Tratados de legislación civil y penal, obra extractada de los manuscritos del señor Jeremias Bentham … por Esteban Dumont … y traducida al castellano con comentarios por Ramon Salas … Doctor de Salamanca con arreglo a la segunda edición revista, corregida y aumentada.
A very good copy of this Spanish translation of Bentham’s penal writings, translated from the second French edition of 1820, with an additional commentary, by the Spanish jurist and rector of Salamanca University, Salas y Cortés (1753-1837). This collection was first prepared and published in French by Étienne Dumont as the Traités de législation civile et pénale, and it established Bentham’s reputation as ‘the most important European writer on crime and punishment after Beccaria’ (Oxford DNB).
MANUSCRIPT OF HOPE’S MINOR PRACTICKS HOPE, Sir Thomas, of Craighall.
Contemporary manuscript of ‘Ane Breiff Treatise upon severall substantiall heads of ye Scotts Law verie profitable for young students written by ye most Learned jurisconsult Sir Thomas Hope of Craighall Knight Advocat to his Majestie’. [Scotland? Mid-seventeenth century?]

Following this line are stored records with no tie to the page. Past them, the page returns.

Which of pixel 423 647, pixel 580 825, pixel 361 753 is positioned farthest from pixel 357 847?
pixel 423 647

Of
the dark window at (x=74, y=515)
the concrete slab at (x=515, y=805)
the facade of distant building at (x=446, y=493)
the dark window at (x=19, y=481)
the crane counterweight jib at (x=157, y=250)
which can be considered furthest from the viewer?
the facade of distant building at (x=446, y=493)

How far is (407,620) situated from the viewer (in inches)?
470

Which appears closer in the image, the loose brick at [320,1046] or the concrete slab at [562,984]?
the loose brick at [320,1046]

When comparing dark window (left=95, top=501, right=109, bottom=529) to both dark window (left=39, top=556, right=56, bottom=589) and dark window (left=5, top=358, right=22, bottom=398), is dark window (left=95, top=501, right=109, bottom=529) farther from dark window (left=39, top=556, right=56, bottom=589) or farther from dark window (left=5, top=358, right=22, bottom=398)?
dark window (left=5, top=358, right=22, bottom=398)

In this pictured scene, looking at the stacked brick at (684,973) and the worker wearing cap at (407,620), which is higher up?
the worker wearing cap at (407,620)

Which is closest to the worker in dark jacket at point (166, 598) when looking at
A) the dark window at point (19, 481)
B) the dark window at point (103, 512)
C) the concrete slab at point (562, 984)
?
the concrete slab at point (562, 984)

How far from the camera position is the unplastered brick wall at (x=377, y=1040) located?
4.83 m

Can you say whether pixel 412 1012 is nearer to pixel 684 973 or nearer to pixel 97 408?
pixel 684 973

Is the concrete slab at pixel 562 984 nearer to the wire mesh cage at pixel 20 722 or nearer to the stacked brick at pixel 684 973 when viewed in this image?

Sir Thomas Hope of Craighall (1573-1646) was called to the Scottish Bar in 1605 and soon rose to prominence. Following the accession of Charles I he became Lord Advocate and was in high favour with the King. He compiled an extensive collection of notes on statutes and cases in about 1633 (published by the Stair Society in 1937), and probably about the same time wrote this concise manual to the law of Scotland.
There are twenty-four chapters, dealing mainly with property and inheritance but also with legal procedures. Chapter 4 concerns executors ‘testamentar or dative’ (that is, whether appointed by a will or by a court); Chapter 6 ‘Of bands Harell & movell [contracts heritable and moveable] and there distinctions’; Chapters 8-14 the several sorts of heirs – spouses and children, male and female, wards, and bastards – and the order in which they succeed to an inheritance; Chapters 15-22, mainly jurisdiction and procedures; Chapter 24 ‘Of tailzies bands [entailments] & contracts of tailzies & of breakeing & improving yrof’.
This treatise was published in Edinburgh by Thomas Ruddiman as Hope’s Minor Practicks in 1736, when it was still of much use because the Scottish legal system was very different from the English even after the Act of Union.
A copy at the Clark Library, lacking the useful index, is dated 27 December 1669.